--- DATA PROVIDED Enclosed Below ---

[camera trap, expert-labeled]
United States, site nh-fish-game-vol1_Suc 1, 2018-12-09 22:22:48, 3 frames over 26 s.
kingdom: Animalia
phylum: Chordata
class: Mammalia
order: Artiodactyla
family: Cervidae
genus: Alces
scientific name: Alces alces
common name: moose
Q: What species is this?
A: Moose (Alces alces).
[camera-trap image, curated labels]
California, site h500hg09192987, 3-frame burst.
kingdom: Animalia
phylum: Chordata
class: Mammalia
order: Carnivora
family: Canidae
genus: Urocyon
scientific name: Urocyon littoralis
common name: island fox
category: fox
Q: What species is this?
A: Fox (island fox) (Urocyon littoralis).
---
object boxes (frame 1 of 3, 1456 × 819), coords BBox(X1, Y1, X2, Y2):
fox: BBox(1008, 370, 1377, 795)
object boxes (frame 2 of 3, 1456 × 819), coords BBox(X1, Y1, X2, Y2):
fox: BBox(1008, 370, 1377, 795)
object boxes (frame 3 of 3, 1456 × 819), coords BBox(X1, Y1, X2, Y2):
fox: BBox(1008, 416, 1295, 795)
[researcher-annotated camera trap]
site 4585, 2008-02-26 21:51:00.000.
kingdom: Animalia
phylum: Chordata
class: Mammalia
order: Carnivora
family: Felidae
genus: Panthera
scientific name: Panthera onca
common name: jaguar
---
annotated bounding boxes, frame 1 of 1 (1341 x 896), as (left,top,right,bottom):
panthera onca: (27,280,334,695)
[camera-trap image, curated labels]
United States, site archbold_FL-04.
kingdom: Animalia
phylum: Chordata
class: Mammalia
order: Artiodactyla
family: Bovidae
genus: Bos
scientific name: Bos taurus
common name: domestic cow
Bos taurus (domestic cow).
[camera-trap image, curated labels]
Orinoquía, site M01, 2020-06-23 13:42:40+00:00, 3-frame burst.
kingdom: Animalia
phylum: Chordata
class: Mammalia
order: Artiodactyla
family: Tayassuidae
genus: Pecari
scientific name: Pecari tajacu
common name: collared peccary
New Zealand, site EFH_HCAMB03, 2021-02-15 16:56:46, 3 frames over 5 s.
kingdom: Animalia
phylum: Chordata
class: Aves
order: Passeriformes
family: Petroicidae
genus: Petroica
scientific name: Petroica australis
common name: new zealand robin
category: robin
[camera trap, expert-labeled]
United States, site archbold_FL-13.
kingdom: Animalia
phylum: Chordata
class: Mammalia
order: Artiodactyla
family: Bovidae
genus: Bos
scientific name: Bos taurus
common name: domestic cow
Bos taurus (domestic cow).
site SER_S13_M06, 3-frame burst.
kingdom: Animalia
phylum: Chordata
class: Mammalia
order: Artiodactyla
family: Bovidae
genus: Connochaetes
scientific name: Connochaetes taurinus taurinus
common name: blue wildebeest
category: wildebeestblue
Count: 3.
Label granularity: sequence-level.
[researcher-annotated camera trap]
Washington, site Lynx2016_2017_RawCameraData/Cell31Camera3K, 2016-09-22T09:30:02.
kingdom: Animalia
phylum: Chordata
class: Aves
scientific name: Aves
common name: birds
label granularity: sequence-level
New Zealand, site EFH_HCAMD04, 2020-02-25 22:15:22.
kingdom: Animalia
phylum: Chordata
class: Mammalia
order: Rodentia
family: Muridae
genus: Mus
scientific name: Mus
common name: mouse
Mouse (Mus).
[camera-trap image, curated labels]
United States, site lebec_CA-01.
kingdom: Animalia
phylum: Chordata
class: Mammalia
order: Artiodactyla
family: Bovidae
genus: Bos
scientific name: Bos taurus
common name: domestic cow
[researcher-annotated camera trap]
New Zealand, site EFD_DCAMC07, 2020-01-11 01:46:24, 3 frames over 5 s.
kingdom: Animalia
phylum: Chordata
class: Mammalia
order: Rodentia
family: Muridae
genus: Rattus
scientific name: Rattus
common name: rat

--- End of Enclosed DATA PROVIDED ---

(WHAT TO PRODUCE): Only an exact retyping of the full data will do.

(TASK RESPONSE):
[camera trap, expert-labeled]
United States, site nh-fish-game-vol1_Suc 1, 2018-12-09 22:22:48, 3 frames over 26 s.
kingdom: Animalia
phylum: Chordata
class: Mammalia
order: Artiodactyla
family: Cervidae
genus: Alces
scientific name: Alces alces
common name: moose
Q: What species is this?
A: Moose (Alces alces).
[camera-trap image, curated labels]
California, site h500hg09192987, 3-frame burst.
kingdom: Animalia
phylum: Chordata
class: Mammalia
order: Carnivora
family: Canidae
genus: Urocyon
scientific name: Urocyon littoralis
common name: island fox
category: fox
Q: What species is this?
A: Fox (island fox) (Urocyon littoralis).
---
object boxes (frame 1 of 3, 1456 × 819), coords BBox(X1, Y1, X2, Y2):
fox: BBox(1008, 370, 1377, 795)
object boxes (frame 2 of 3, 1456 × 819), coords BBox(X1, Y1, X2, Y2):
fox: BBox(1008, 370, 1377, 795)
object boxes (frame 3 of 3, 1456 × 819), coords BBox(X1, Y1, X2, Y2):
fox: BBox(1008, 416, 1295, 795)
[researcher-annotated camera trap]
site 4585, 2008-02-26 21:51:00.000.
kingdom: Animalia
phylum: Chordata
class: Mammalia
order: Carnivora
family: Felidae
genus: Panthera
scientific name: Panthera onca
common name: jaguar
---
annotated bounding boxes, frame 1 of 1 (1341 x 896), as (left,top,right,bottom):
panthera onca: (27,280,334,695)
[camera-trap image, curated labels]
United States, site archbold_FL-04.
kingdom: Animalia
phylum: Chordata
class: Mammalia
order: Artiodactyla
family: Bovidae
genus: Bos
scientific name: Bos taurus
common name: domestic cow
Bos taurus (domestic cow).
[camera-trap image, curated labels]
Orinoquía, site M01, 2020-06-23 13:42:40+00:00, 3-frame burst.
kingdom: Animalia
phylum: Chordata
class: Mammalia
order: Artiodactyla
family: Tayassuidae
genus: Pecari
scientific name: Pecari tajacu
common name: collared peccary
New Zealand, site EFH_HCAMB03, 2021-02-15 16:56:46, 3 frames over 5 s.
kingdom: Animalia
phylum: Chordata
class: Aves
order: Passeriformes
family: Petroicidae
genus: Petroica
scientific name: Petroica australis
common name: new zealand robin
category: robin
[camera trap, expert-labeled]
United States, site archbold_FL-13.
kingdom: Animalia
phylum: Chordata
class: Mammalia
order: Artiodactyla
family: Bovidae
genus: Bos
scientific name: Bos taurus
common name: domestic cow
Bos taurus (domestic cow).
site SER_S13_M06, 3-frame burst.
kingdom: Animalia
phylum: Chordata
class: Mammalia
order: Artiodactyla
family: Bovidae
genus: Connochaetes
scientific name: Connochaetes taurinus taurinus
common name: blue wildebeest
category: wildebeestblue
Count: 3.
Label granularity: sequence-level.
[researcher-annotated camera trap]
Washington, site Lynx2016_2017_RawCameraData/Cell31Camera3K, 2016-09-22T09:30:02.
kingdom: Animalia
phylum: Chordata
class: Aves
scientific name: Aves
common name: birds
label granularity: sequence-level
New Zealand, site EFH_HCAMD04, 2020-02-25 22:15:22.
kingdom: Animalia
phylum: Chordata
class: Mammalia
order: Rodentia
family: Muridae
genus: Mus
scientific name: Mus
common name: mouse
Mouse (Mus).
[camera-trap image, curated labels]
United States, site lebec_CA-01.
kingdom: Animalia
phylum: Chordata
class: Mammalia
order: Artiodactyla
family: Bovidae
genus: Bos
scientific name: Bos taurus
common name: domestic cow
[researcher-annotated camera trap]
New Zealand, site EFD_DCAMC07, 2020-01-11 01:46:24, 3 frames over 5 s.
kingdom: Animalia
phylum: Chordata
class: Mammalia
order: Rodentia
family: Muridae
genus: Rattus
scientific name: Rattus
common name: rat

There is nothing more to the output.